J Protein Chem. 1995 Aug;14(6):457-66. doi: 10.1007/BF01888140.
The ras-oncogene-encoded p21 protein becomes oncogenic if amino acid substitutions occur at critical positions in the polypeptide chain. The most commonly found oncogenic forms contain Val in place of Gly 12 or Leu in place of Gln 61. To determine the effects of these substitutions on the three-dimensional structure of the whole p21 protein, we have performed molecular dynamics calculations on each of these three proteins bound to GDP and magnesium ion to compute the average structures of each of the three forms. Comparisons of the computed average structures shows that both oncogenic forms with Val 12 and Leu 61 differ substantially in structure from that of the wild type (containing Gly 12 and Gln 61) in discrete regions: residues 10-16, 32-47, 55-74, 85-89, 100-110, and 119-134. All of these regions occur in exposed loops, and several of them have already been found to be involved in the cellular functioning of the p21 protein. These regions have also previously been identified as the most flexible domains of the wild-type protein and have been bound to be the same ones that differ in conformation between transforming and nontransforming p21 mutant proteins neither of which binds nucleotide. The two oncogenic forms have similar conformations in their carboxyl-terminal domains, but differ in conformation at residues 32-47 and 55-74. The former region is known to be involved in the interaction with at least three downstream effector target proteins. Thus, differences in structure between the two oncogenic proteins may reflect different relative affinities of each oncogenic protein for each of these effector targets. The latter region, 55-74, is known to be a highly mobile segment of the protein. The results strongly suggest that critical oncogenic amino acid substitutions in the p21 protein cause changes in the structures of vital domains of this protein.

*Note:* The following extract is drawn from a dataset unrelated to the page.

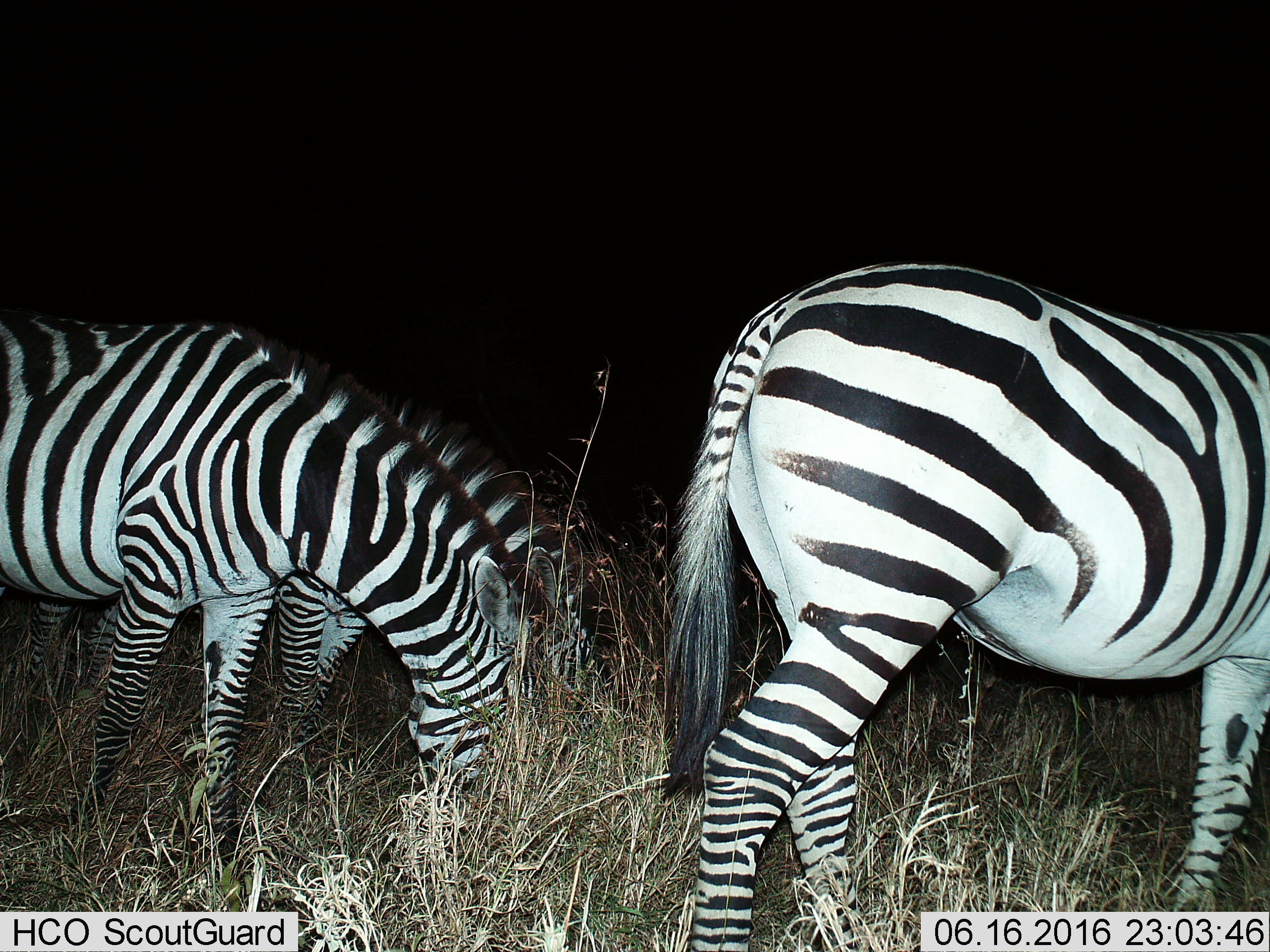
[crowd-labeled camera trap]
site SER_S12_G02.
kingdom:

如果在多肽链的关键位置发生氨基酸替换,由原癌基因ras编码的p21蛋白就会变成致癌蛋白。最常见的致癌形式是,第12位的甘氨酸被缬氨酸取代,或者第61位的谷氨酰胺被亮氨酸取代。为了确定这些替换对整个p21蛋白三维结构的影响,我们对这三种与GDP和镁离子结合的蛋白分别进行了分子动力学计算,以计算出这三种形式各自的平均结构。计算得到的平均结构比较结果表明,第12位为缬氨酸和第61位为亮氨酸的这两种致癌形式在离散区域的结构与野生型(第12位为甘氨酸、第61位为谷氨酰胺)有很大不同:残基10 - 16、32 - 47、55 - 74、85 - 89、100 - 110和119 - 134。所有这些区域都出现在暴露的环中,其中有几个区域已被发现与p21蛋白的细胞功能有关。这些区域先前也被确定为野生型蛋白最灵活的结构域,并且被认为与转化型和非转化型p21突变蛋白(两者均不结合核苷酸)之间构象不同的区域相同。这两种致癌形式在其羧基末端结构域具有相似的构象,但在残基32 - 47和55 - 74处的构象不同。已知前一个区域参与与至少三种下游效应靶蛋白的相互作用。因此,这两种致癌蛋白之间的结构差异可能反映了每种致癌蛋白对这些效应靶蛋白各自不同的相对亲和力。后一个区域,即55 - 74,是该蛋白高度可移动的片段。结果强烈表明,p21蛋白中关键的致癌氨基酸替换会导致该蛋白重要结构域的结构发生变化。